Discovery Rules for Personal Injury Cases

Many parties often wonder why courts usually set the hearing months, sometimes even years, after a lawsuit has been filed. The primary reason behind this is because the judge is obliged to give both parties sufficient time to gather all relevant documents. This process is called the discovery stage. Depending on the complexity of a personal injury case, discovery could take months even years to be completed.
The so-called “interrogatories” is the first phase in the discovery process. This phase includes the exchange of information and documents between the parties. It commences with the request letters of both parties which contain a list of all the documents they need for the preparation of the claim. Typically, these letters include specific questions and the other party is expected to answer them as thoroughly as possible. Ordinarily, if the incident happened in Denver, an accident lawyer in Denver should prepare or at least review the request letter. Unfortunately, in many cases, the defendants merely give vague answers to the questions. Thus, in the majority of cases where the claim is brought to court, it is imperative to consult an injury lawyer in Denver. Relevant documents can include witness statements, police reports, ambulance reports, property damage appraisals, photographs of the scene and the injuries, insurance policies and all other medical records.
Response Time
After the injury lawyer in Denver sends out the request for documents, the other party has usually 30 days to respond. Other statutory laws have different timelines. If the accident lawyer in Denver considers the response to be insufficient, he can file a motion with the court asking the court to issue an order compelling the other party to send the requested documents, also known as “Motion to Compel Discovery.”

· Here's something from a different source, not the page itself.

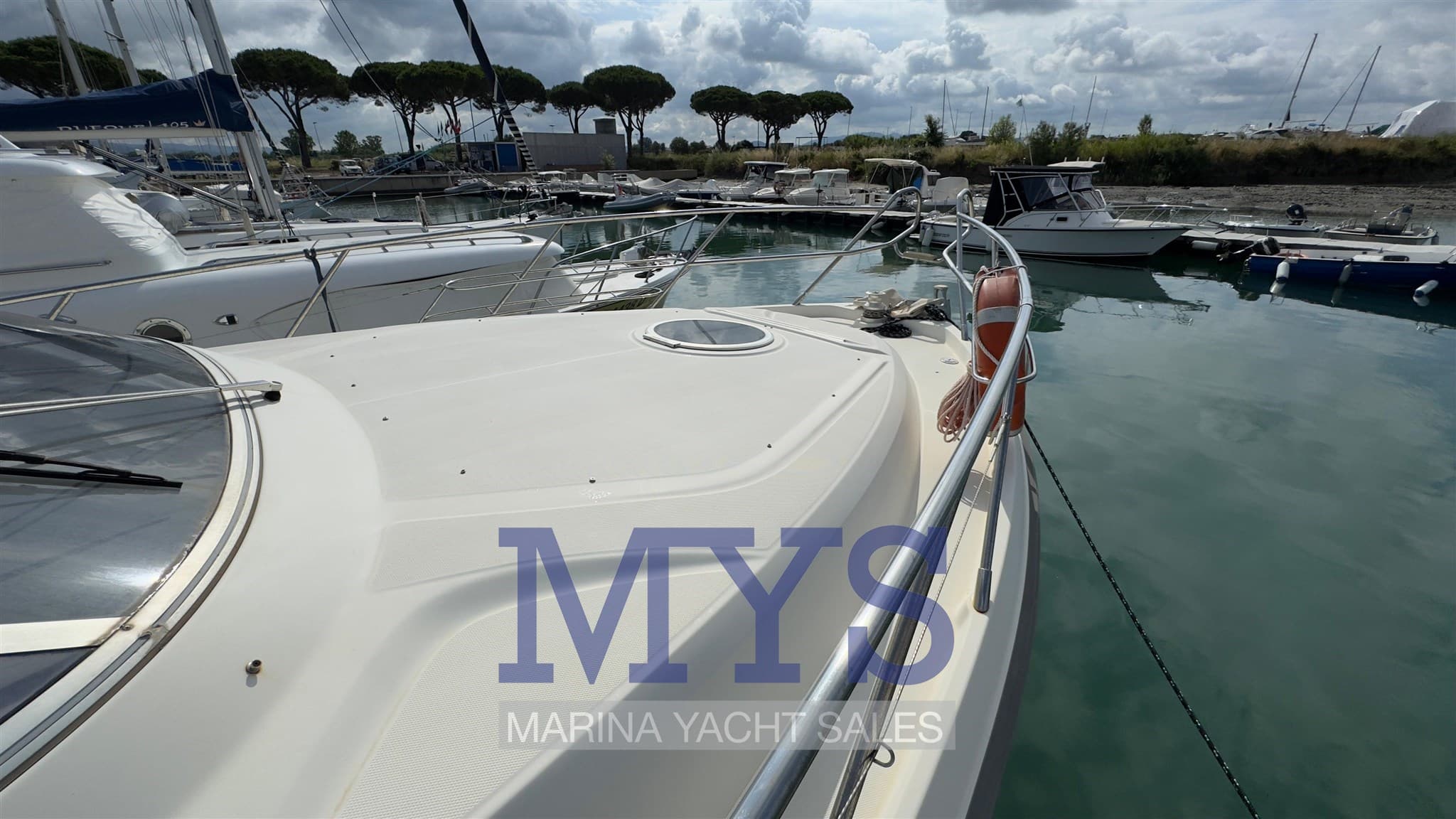 Cranchi Zaffiro 32 - Deck View Cranchi Zaffiro 32 - Deck View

Depositions what are the two main types of cases?
According to a Denver injury law firm, the deposition phase is the most important stage in a personal injury lawsuit. This is where the representatives of both parties may ask direct questions to the other party and obtain a written statement. Every injury lawyer in Denver would agree that telling the truth is always the best strategy in this phase. Exaggeration should be avoided. As long as the victim can provide sufficient supporting evidence, speaking about the truth is enough to win the sympathy of the judges and the jury members. Guessing during a deposition should be avoided as well. The injured should stick to the facts and admit that he doesn’t know the answer to certain questions. In the past, there were some victims who lost their credibility because they were guessing during the deposition. Sometimes, answering with “I do not remember” is acceptable, particularly when the deposition was conducted months or even years after the incident. However, an experienced Denver injury law firm would be able to prepare the client for the deposition in order to avoid giving a vague answer during the interview.

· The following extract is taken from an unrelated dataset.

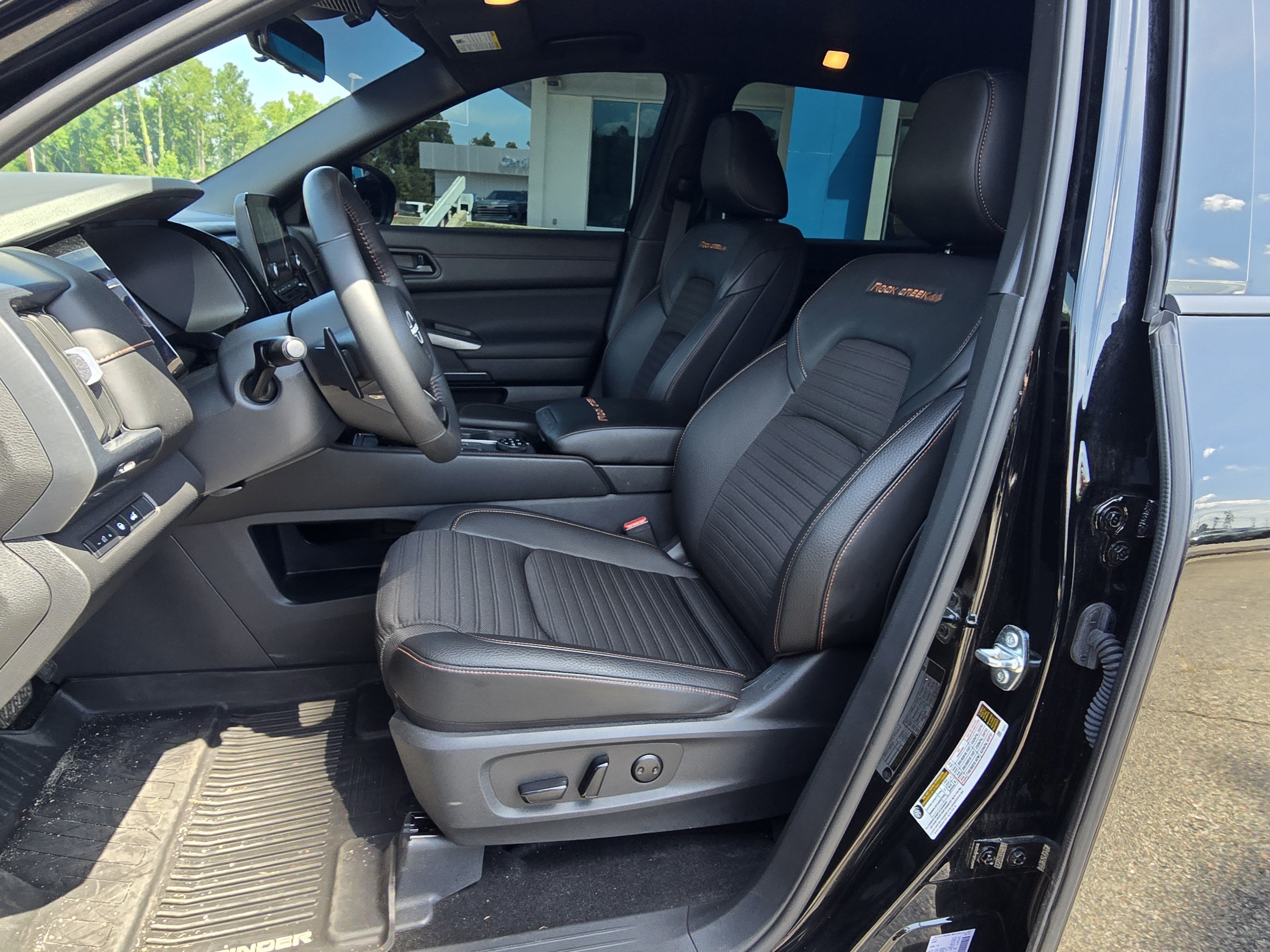 2025 Nissan Pathfinder Rock Creek 4WD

It is also important for clients to know when to stop speaking during a deposition. Typically, the representative of the other party would take advantage of someone who is revealing too much information. Answering with yes or no, whenever possible, is always the best way to respond. By keeping the answers brief, the other party has less opportunity to find something that it could use against the victim.
Further, it is important to understand each question before giving an answer. An answer that was not well thought out might give out information that the victim did not intend to reveal.
Lastly, the victim should try to speak as clearly as possible. The mere nodding of the head baby abuse cases or an “uh-uh” expression could be perceived negatively by the judge or jury members.
Consulting a Denver Injury Law Firm
In any event, someone who hasn’t had any exposure to the legal procedures should seek the advice of an experienced accident lawyer in Denver. This gives the victim better chances of winning the lawsuit.